Не он ли возымел неправую мысль и нечестивое желание пойти в безумный и святотатственный поход против твоих, Вакх, и твоей [1000] матери таинств, чтобы силой победить непобедимое? Нет, лучше беззаветная преданность богу человека: она лишь доставляет смертным безбольную жизнь. Не завидую я мудрецам; есть другое, высокое, очевидное благо, к которому радостно стремиться: оно состоит в том, чтобы дни и ночи проводить в украшающем нашу жизнь и богоугодном веселье, чтобы сторониться ото всего, что вне веры и правды, и воздавать [1010] честь богам.
Предстань, явный Суд, предстань с мечом в руке, порази решительным ударом в сердце его, забывшего и о боге, и о вере, и о правде, его, землеродного Эхионова сына!
Явись быком, или многоглавым змеем, или огнедышащим львом; явись, Вакх, дай ему, ловцу вакханок, попасть в гибельную толпу [1020] менад и, смеясь, набрось петлю на него.
ПЯТОЕ ДЕЙСТВИЕ
О дом, счастливый некогда на всю Элладу, дом сидонского старца, посеявшего змеево семя в ниве Ареса!
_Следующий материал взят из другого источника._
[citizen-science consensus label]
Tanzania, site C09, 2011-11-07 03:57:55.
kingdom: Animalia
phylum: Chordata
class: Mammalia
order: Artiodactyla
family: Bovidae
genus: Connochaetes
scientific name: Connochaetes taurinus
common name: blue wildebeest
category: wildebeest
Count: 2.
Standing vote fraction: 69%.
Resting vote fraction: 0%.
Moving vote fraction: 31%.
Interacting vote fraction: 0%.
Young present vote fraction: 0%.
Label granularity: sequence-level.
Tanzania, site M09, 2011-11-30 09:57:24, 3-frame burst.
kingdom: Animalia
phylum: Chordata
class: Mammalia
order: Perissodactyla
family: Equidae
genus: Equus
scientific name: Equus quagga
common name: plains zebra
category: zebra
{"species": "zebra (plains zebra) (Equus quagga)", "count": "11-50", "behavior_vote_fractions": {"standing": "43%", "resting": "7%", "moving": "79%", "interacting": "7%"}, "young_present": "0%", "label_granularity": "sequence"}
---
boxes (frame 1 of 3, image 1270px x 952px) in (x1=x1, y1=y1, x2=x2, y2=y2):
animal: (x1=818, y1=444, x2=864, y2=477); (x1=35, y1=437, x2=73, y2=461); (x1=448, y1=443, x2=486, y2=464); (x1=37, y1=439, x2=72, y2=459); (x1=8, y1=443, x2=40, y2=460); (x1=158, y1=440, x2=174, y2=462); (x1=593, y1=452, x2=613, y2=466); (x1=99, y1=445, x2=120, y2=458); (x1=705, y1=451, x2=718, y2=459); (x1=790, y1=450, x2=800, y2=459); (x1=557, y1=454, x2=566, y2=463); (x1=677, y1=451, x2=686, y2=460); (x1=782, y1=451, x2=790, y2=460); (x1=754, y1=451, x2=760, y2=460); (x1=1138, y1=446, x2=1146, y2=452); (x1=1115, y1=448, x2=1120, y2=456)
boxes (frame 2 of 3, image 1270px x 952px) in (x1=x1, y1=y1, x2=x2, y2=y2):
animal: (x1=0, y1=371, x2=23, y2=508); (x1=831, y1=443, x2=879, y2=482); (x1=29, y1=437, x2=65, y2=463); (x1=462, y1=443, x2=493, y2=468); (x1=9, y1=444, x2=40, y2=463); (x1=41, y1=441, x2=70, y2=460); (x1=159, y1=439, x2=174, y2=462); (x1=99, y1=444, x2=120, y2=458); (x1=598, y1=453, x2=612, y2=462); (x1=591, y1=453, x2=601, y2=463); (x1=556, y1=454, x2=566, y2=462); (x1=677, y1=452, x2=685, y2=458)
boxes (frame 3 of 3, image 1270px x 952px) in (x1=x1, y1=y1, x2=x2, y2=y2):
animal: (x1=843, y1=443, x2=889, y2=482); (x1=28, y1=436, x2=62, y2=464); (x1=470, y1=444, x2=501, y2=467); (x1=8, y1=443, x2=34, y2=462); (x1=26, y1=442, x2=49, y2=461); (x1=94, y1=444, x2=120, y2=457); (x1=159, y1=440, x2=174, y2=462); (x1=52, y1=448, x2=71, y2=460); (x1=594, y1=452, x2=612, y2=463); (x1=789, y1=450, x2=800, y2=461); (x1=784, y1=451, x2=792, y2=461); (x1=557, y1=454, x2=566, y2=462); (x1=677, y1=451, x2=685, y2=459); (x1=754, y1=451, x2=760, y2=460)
Хотя я и раб, но я плачу по тебе.
Что случилось? Не от вакханок ли приносишь ты весть?
Погиб Пенфей, сын Эхиона!
О владыка Дионис, ты доказал свое божественное величие.
Что вы сказали? Что значат ваши слова? Вам радостно, женщины, горе моих господ?
Мы — чужестранки, и в чужеземных песнях благословляем своего бога; минуло время смирения и страха перед оковами!
Вы думаете, что Фивы так оскудели людьми, <что после смерти Пенфея не найдется кары для вас?>
Дионис, да, Дионис, а не Фивы, владычествует над нами.
Вам это простительно; а все-таки, женщины, веселиться грешно, когда совершилось такое несчастье.
Научи нас, скажи, какою смертью погиб неправый муж, зачинщик неправого дела? [1040]
Оставив позади последние хутора нашей фиванской земли и пройдя русло Асопа, мы стали подниматься по склону Киферона, Пенфей, я, сопровождавший своего господина, и тот чужестранец, который был нашим проводником на место празднества. Сначала мы расположились в зеленой дубраве, стараясь не производить шелеста ногами и не говорить громко, чтобы видеть все, не будучи видимы сами. Перед нами была котловина, окруженная крутыми утесами, орошаемая ручьями; здесь, в густой [1050] тени сосен, сидели менады, занимаясь приятной работою. Одни, у которых тирс потерял свою зелень, вновь обвивали его плющом; другие, веселые, точно жеребицы, с которых сняли пестрое ярмо, взаимно отвечая друг другу, пели вакхическую песню.
Несчастный Пенфей, не видевший этой толпы женщин, сказал: «Чужестранец, с того места, где мы стоим, я не могу разглядеть этих самозваных менад; а вот со скалы, взобравшись на высокую ель, [1060] я мог бы в точности видеть все грешные дела вакханок». Тут мне пришлось быть свидетелем истинного чуда, сотворенного чужестранцем. Схватив за крайний отпрыск ветвь ели, поднимавшуюся до небес, он стал гнуть ее, гнуть, пока не пригнул ее до черной земли, причем дерево описывало дугу, точно лук или колесо, которому циркуль начертал кривую линию его окружности; так-то и чужестранец своими руками пригибал к земле ту горную ель, творя дело, не дозволенное смертному. Затем, поместив Пенфея на этом древесном седалище, он дал [1070] ели выпрямиться, мало-помалу, чтобы она не сбросила его: так-то она выпрямилась, упираясь верхушкой в небо, — а на верхушке сидел мой господин.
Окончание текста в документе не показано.